Le don d’organes est une nécessité pour que les personnes souffrant d’une insuffisance organique terminale puissent continuer à vivre ou améliorer de manière significative leur qualité de vie. Au niveau mondial, l'Organisation Mondiale de la Santé (OMS) estime à environ 90.000 le nombre de dons d'organes qui sont effectués chaque année, soit plus de 10 dons chaque heure, et environ 66.000 transplantations de reins, 21.000 transplantations de foie et 6.000 transplantations cardiaques sont effectuées annuellement.

Au Maroc, certes, les chiffres relatifs au don d'organes et de la greffe témoignent d’une évolution admirable, mais ils ne sont pas à la hauteur des espérances et révèlent un retard sévère en la matière. « La journée mondiale du don d’organe est l’occasion de faire le point sur la situation délicate du don et de la greffe d’organes au Maroc et d’attirer l’attention sur le nombre sans cesse croissant de patients qui décèdent en attente d’organes, ainsi que sur le poids de plus en plus lourd du traitement de la maladie rénale chronique. Le Maroc accuse un retard en matière de greffe d'organes en général et rénale en particulier. La célébration de cette Journée mondiale permettra de sensibiliser davantage à cet acte de générosité et de solidarité qui sauve des vies, ainsi qu'à l’importance de la prévention qui permettra de réduire le nombre de malades qui nécessiteront la greffe », indique l’association REINS dans un communiqué publié à l’occasion de la Journée mondiale du don d’organes et de la greffe.
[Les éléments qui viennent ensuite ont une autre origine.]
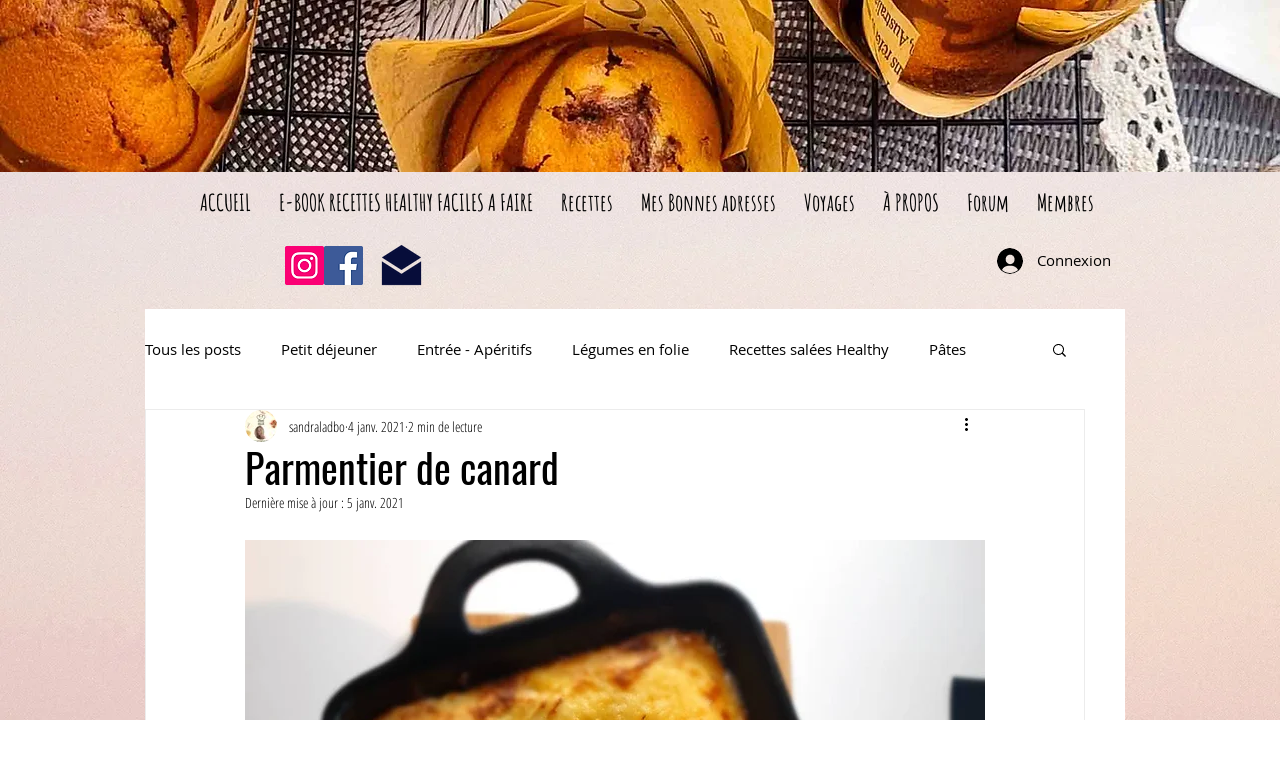

--- FILE ---
content_type: text/html; charset=utf-8
request_url: https://www.google.com/recaptcha/api2/aframe
body_size: 265
content:
<!DOCTYPE HTML><html><head><meta http-equiv="content-type" content="text/html; charset=UTF-8"></head><body><script nonce="jql0cLDdGsfiHA5s-ectCA">/** Anti-fraud and anti-abuse applications only. See google.com/recaptcha */ try{var clients={'sodar':'https://pagead2.googlesyndication.com/pagead/sodar?'};window.addEventListener("message",function(a){try{if(a.source===window.parent){var b=JSON.parse(a.data);var c=clients[b['id']];if(c){var d=document.createElement('img');d.src=c+b['params']+'&rc='+(localStorage.getItem("rc::a")?sessionStorage.getItem("rc::b"):"");window.document.body.appendChild(d);sessionStorage.setItem("rc::e",parseInt(sessionStorage.getItem("rc::e")||0)+1);localStorage.setItem("rc::h",'1768733576168');}}}catch(b){}});window.parent.postMessage("_grecaptcha_ready", "*");}catch(b){}</script></body></html>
De son côté, Samya Elalami, présidente de l’Association marocaine du don d’organes et de tissus (AMDOT), fondée en 2015, affirme que même si la cadence des opérations s’est accélérée, qu'une loi (N° 16-98) régissant le don, le prélèvement et la transplantation d’organes a été promulguée et que les oulémas, sous certaines réserves, se sont prononcés pour la prise d’initiatives en ce sens, les réticences persistent. Ces réticences sont « principalement d’ordre socioculturel et se manifestent par un refus catégorique du don d’organes traduisant une peur, aussi bien de la part du patient que de sa famille, de porter atteinte à l’intégrité du corps. D’autres facteurs de blocage sont essentiellement liés à un manque de communication, de médiatisation et d’absence de vision de la part des responsables, puisqu’un malade greffé revient moins cher à l’État qu’un ramediste sous dialyse » souligne Elalami.

Pour sa part, Mohammed El Hassane Trabelssi, chargé du dossier greffe à la Direction des hôpitaux et des soins ambulatoires au sein du ministère de la Santé, a fait savoir que le don d’organes et la greffe occupent une place importante dans la stratégie en cours de validation du ministère de la Santé et dans sa vision 2025, estimant qu’une « culture du don » peut être instaurée si toutes les parties prenantes s’y engagent et si les campagnes de communication sont plus régulières pour pérenniser l’effort de sensibilisation.

Il est à noter que la greffe de la cornée a cumulé, entre 2005 et 2017, quelque 4.210 interventions, contre 300 greffes de la moelle osseuse ou de cellules souches hématopoïétiques (CSH) entre 2004 et fin 2017. La greffe rénale, quant à elle, a atteint un maximum de 56 greffes annuelles lors des quatre dernières années. Et depuis 2004, une seule greffe de cœur pédiatrique, ainsi qu’une vingtaine de greffes de foie, dont 13 cadavériques, ont été enregistrées.